[Provided text]:
((
9.10 Ensemble Mechanisms for Crime Detection


9.10 Ensemble Mechanisms for Crime Detection

The optimal methodology for crime detection is to avoid designing a system that is rigid and based on a set of rules or thresholds that can be easily avoided by knowledgeable perpetrators. In addition, the detection system and models cannot be based on a single algorithm or technique; instead they should be based on the paradigm of a committee of models. The methodology should employ an ensemble of techniques and models, with each providing a vote of confidence regarding the legitimacy of any transaction, whether it be credit-card purchase, insurance claim, phone call, or any other type of event an investigator or analysts is trying to detect. The following are some essential steps that need to be considered in this process.

Random Sampling

Random samples of criminal evidence should be collected and used in the construction of multiple models. That is, fraudulent transactions need to be used in the analysis and an adequate sample for each crime that needs detection is required. For example, to construct a model to detect theft through credit cards on an e-commerce site, random samples of criminal transactions should be sampled from different product lines and, if possible, different times of days. Models will require samples of legal transactions in order to discriminate them from the criminal ones. This is especially important when using a neural network as one of the components in the ensemble.

Balance the Data

Another important step is having an adequate sampling of all types of criminal transactions along with an even number of legal ones. Again, this is especially important when working with neural networks, as they are essentially software memories that need an adequate number of observations to be able to recognize the phenomena (crime) the models are attempting to detect.
))
[Work request 1]:
Decide whether each statement below agrees with the crime detection passage, answering yes or no and quoting the exact words of the passage that settle it. (a) The passage recommends building the detection system on a single algorithm. (b) Models need samples of legal transactions so they can tell them apart from criminal ones. (c) The passage says balancing the data matters most when working with decision trees.
[Work request 2]:
Write a continuation of the crime detection passage, beginning right after its last sentence.

[Raw data]:
((
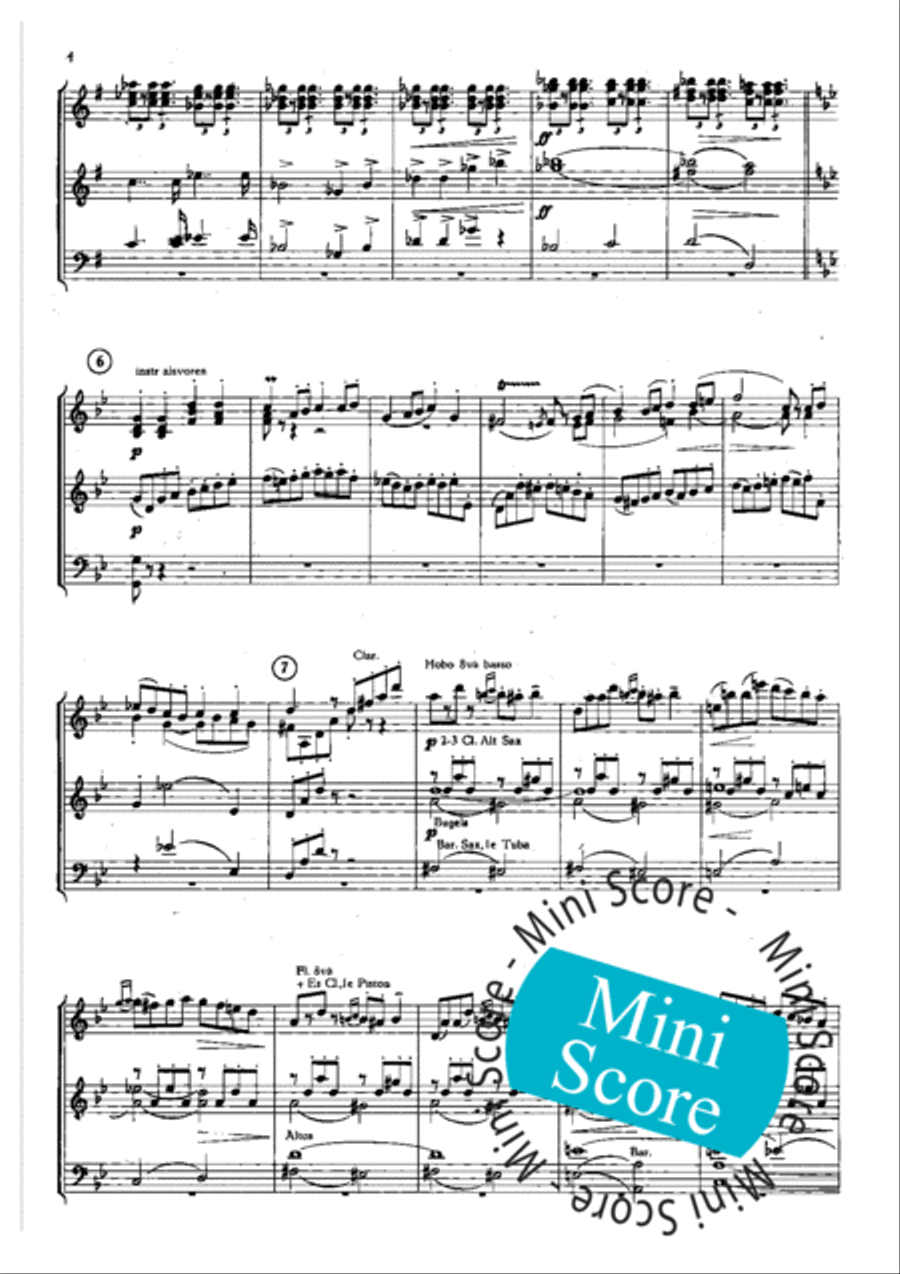 Ballet D'Isoline Ballet D'Isoline Concert Band scores gallery preview page 6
))
[Response box 1]:
(a) No: "the detection system and models cannot be based on a single algorithm or technique"
(b) Yes: "Models will require samples of legal transactions in order to discriminate them from the criminal ones."
(c) No: "this is especially important when working with neural networks"

[Response box 2]:
Split the Data

It is a common and standard practice in data mining to split the data into at least two parts, a training data set for constructing predictive models and a testing data set for evaluating the prediction and error rates of the models. However, due to the nature of criminal detection, where samples tend to be very small, such as that of fraudulent transactions, an extra step should be taken and the data should be split into three segments: training, testing, and validating datasets.

Rotate the Data

As an extra precaution, aside from splitting the data into three segments for training, testing and validating, they should also be rotated; again, this is because of the relatively small samples of criminal transactions. The rotation can be as follows:

Training

Data set 1

Data set 2

Data set 3

Results A

Testing

Data set 2

Data set 3

Data set 1

Results B

Validating

Data set 3

Data set 1

Data set 2

Results C

Results A

Results B

Results C

Solution Z

In this rotation scheme, the objective is to arrive at an average optimum of Solution Z by averaging the results of A, B, and C.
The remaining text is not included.